You remember what did happen. Pharaoh let the people go, and then he changed his mind and went after them again. And even though he had let the people go, his heart was never brought right in the presence of God.

There’s a final comment, and that is that the only hope that we can ever have is that we come under the protection of Almighty God. It’s an exciting passage of Scripture, the twelfth chapter of Exodus. And that’s actually our passage for next week, but that’s where the Passover was instituted, and where the plague came and the oldest son of all the houses of Pharaoh died. And do you remember what the Lord said to the people of Israel? He said, “When this Angel of Death comes and deals one more powerful blow to Egyptian gods, if you put blood on the doorpost of your house, the Angel of Death will bypass you.” And all of us know that that blood represents the blood of Jesus Christ, because when Christ was there on the cross, making a sacrifice for all of us who by nature are idol worshippers, when Jesus was dying there on the cross, His death was a sacrifice for us so that when we believe in Him, we are forgiven.

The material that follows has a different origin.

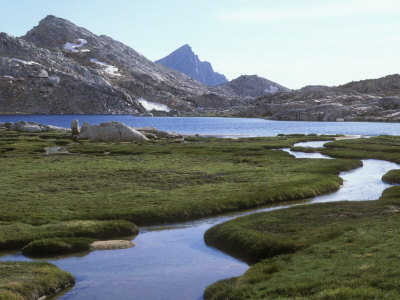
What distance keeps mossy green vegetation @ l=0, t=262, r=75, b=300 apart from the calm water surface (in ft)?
2.64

We are therefore exempt from the judgment of God. We become one of God’s children, and then God begins to work in our heart to rip out all of those idols. But He does it in love because we belong to Him forever.

At this moment I need to ask you a question. Do you have within your heart a desire to be a follower of God, or do you have the heart of a Pharaoh? Have you dug in your heels and have you said no to God? I ask you with all that is within me, “Open your life to Him because nobody says no to God and wins.” God is at war with idolatry, and guess who wins every single time?

Let’s pray.

Our Father, we have been confronted by the living and the true God, and we acknowledge Him to be Lord and King. And we think, Father, of all the idols of our culture, and how insulting we have become as a nation to You. We pray today, Father, for those who came here today who know You as Savior and who love You. We pray that we might open our hearts to You, and that You might help us to yield the idols that we have hung on to for so long.

And then we pray for those who do not know You as Savior. We pray that along with this message that appeared to be so harsh, they may see also the love of God and the forgiveness of God to those who open their lives to the Christ of the cross and the Christ whose blood was shed for us. Burn into our lives the message of Exodus. “Blessed are those whose God is the Lord for I hate false gods.” In Jesus’ name we pray.

And before I close this prayer now, I want you to talk to God wherever you may be. If you are a Christian just tell the Lord about that idol that you have been hanging on to. Ask Him to give you the grace to give it up. Just give it up! And if you are not a believer, Christ is monitoring your heart at this moment. You can even where you are seated believe on Christ and be saved. You can say, “Lord, I don’t want a hard heart. I want a soft one, and I respond to You in faith, trusting Christ as my very own.”

Have mercy upon us, Lord. We need You desperately. Show us Yourself, Your might and Your power, and may every weed in our lives be torn down that Christ might be totally enthroned. We pray in His name, Amen.